• [Brano estratto]
==============================

Del Monaco, uomo di singolare bellezza, era anche un artista figurativo; la sua cultura era superiore a quella di molti tenori, sebbene non paragonabile a quella di Lauri Volpi ch’è un grande scrittore. Ottimo scrittore è anche il grande baritono Giangiacomo Guelfi, ch’era laureato in giurisprudenza ed è scomparso nel 2012 senza che nessuno lo abbia ricordato. Leggo di lui un ricordo meraviglioso di Mario Del Monaco. Racconta di una prova della Norma in Brasile. «È venuto fuori e ha cantato tutta l’uscita del tenore. Non ho più sentito nessuno cantare così. Aveva una vocalità impressionante: tanta di quella voce, tanto di quel bronzo, tanti di quegli armonici... E una facilità... Rapiti i sensi (con il do) di voluttade e amor... Sotto con me c’era il coro che applaudiva in delirio. Era una cosa da lasciare tramortiti».

==============================

• [Sezione dati]
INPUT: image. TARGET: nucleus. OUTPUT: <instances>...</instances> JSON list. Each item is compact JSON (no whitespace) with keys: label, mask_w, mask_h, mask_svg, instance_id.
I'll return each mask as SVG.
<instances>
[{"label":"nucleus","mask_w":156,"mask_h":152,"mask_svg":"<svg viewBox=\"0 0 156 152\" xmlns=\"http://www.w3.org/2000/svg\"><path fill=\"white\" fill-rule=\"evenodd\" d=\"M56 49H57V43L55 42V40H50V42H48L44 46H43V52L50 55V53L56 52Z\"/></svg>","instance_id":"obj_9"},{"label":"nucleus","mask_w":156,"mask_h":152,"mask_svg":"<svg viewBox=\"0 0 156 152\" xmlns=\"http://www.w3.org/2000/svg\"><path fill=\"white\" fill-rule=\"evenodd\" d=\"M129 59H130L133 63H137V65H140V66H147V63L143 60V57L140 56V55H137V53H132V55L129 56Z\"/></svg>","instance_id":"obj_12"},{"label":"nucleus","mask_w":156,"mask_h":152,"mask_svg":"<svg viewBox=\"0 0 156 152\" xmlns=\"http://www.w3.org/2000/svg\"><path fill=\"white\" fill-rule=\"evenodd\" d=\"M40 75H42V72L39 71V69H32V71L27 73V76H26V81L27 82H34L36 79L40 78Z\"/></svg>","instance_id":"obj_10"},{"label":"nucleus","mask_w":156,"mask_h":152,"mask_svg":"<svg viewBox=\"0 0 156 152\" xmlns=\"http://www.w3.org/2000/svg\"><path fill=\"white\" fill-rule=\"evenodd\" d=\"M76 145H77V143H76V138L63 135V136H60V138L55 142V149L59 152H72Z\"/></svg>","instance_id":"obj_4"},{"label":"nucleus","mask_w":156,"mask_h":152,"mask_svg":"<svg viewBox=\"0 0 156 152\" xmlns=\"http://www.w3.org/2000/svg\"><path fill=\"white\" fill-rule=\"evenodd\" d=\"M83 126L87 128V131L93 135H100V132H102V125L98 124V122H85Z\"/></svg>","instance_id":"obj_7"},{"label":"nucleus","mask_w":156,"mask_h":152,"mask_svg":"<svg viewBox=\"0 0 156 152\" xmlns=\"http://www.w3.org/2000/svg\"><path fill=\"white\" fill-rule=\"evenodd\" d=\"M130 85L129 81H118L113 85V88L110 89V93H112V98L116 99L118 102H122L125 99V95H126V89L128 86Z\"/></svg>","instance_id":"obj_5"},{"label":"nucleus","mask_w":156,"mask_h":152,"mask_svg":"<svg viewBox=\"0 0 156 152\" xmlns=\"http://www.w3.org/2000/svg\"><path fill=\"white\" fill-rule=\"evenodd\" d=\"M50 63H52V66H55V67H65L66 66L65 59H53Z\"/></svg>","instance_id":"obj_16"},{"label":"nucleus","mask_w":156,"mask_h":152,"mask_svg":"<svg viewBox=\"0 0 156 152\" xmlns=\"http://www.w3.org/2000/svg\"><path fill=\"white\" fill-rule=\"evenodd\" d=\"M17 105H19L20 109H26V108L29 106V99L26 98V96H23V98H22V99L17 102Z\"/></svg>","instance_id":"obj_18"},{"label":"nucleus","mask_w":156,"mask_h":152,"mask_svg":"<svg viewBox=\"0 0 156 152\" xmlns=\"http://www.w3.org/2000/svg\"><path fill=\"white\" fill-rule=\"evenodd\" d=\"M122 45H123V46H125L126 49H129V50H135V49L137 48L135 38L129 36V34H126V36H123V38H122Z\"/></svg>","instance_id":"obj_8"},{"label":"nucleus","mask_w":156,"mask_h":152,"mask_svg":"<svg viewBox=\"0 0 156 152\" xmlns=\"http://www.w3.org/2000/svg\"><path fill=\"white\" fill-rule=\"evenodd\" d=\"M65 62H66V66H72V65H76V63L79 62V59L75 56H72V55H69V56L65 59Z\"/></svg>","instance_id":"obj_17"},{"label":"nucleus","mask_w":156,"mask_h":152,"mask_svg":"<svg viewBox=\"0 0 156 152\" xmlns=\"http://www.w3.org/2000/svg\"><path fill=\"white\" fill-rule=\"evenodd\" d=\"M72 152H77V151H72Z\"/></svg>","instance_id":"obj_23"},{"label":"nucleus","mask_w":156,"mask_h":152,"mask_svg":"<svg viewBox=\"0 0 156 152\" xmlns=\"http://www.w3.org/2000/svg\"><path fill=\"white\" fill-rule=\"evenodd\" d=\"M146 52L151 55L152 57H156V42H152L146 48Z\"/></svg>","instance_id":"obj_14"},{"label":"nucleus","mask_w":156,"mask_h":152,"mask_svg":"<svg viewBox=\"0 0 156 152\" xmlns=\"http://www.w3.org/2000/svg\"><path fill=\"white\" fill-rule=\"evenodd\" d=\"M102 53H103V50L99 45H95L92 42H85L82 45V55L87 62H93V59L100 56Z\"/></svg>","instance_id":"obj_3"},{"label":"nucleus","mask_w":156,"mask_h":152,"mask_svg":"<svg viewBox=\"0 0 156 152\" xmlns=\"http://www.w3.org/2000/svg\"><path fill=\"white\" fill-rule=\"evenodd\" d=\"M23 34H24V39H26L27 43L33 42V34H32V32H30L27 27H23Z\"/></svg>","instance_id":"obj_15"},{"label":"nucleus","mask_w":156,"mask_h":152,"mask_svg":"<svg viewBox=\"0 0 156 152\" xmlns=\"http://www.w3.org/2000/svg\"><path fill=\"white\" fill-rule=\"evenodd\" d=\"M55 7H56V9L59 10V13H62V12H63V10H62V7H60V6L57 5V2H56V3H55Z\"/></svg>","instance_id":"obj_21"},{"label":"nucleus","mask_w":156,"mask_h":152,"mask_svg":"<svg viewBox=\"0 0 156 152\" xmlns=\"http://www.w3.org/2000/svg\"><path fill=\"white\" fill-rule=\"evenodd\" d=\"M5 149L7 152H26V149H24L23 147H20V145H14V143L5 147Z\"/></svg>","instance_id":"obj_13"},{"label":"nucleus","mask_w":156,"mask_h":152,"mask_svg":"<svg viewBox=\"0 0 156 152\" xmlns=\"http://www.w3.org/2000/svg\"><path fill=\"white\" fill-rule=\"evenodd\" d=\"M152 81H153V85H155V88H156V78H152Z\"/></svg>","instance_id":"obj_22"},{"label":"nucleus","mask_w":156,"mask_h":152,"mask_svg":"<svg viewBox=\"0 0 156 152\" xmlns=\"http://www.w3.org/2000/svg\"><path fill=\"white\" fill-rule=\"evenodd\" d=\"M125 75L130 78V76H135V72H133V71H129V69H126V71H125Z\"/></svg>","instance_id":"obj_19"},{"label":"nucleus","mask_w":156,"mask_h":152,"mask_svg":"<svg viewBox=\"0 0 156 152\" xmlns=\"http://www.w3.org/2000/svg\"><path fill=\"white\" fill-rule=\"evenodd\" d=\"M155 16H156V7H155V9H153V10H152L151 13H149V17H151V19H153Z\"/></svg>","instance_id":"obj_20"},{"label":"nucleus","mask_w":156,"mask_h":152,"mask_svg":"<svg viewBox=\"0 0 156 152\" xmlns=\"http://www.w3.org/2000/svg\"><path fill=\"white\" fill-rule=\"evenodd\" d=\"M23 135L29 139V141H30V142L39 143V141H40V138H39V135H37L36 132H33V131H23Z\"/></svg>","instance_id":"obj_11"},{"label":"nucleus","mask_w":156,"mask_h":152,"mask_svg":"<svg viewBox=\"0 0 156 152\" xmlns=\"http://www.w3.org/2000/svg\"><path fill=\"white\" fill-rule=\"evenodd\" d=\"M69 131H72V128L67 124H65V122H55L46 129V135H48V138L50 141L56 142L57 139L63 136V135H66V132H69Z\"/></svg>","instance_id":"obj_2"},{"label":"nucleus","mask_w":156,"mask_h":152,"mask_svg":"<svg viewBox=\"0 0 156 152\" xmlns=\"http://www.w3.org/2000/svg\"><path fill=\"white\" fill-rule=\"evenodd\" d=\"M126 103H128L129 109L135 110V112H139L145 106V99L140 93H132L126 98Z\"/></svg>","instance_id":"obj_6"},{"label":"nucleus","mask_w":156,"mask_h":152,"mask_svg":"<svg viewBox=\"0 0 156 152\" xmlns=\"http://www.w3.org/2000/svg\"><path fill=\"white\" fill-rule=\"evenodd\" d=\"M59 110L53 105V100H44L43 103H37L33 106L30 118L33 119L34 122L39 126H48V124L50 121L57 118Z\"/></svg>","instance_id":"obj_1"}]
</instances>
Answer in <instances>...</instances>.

==============================

• [Compito assegnato] Riassuma in due frasi il brano riportato sopra su Mario Del Monaco.

• [Risultato del compito] Mario Del Monaco, uomo di singolare bellezza e anche artista figurativo, aveva una cultura superiore a quella di molti tenori, benché non paragonabile a quella di Lauri Volpi. Il baritono Giangiacomo Guelfi, scomparso nel 2012, ne ha lasciato un ricordo su una prova della Norma in Brasile, nella quale Del Monaco cantò l'uscita del tenore con una vocalità così impressionante che il coro applaudiva in delirio.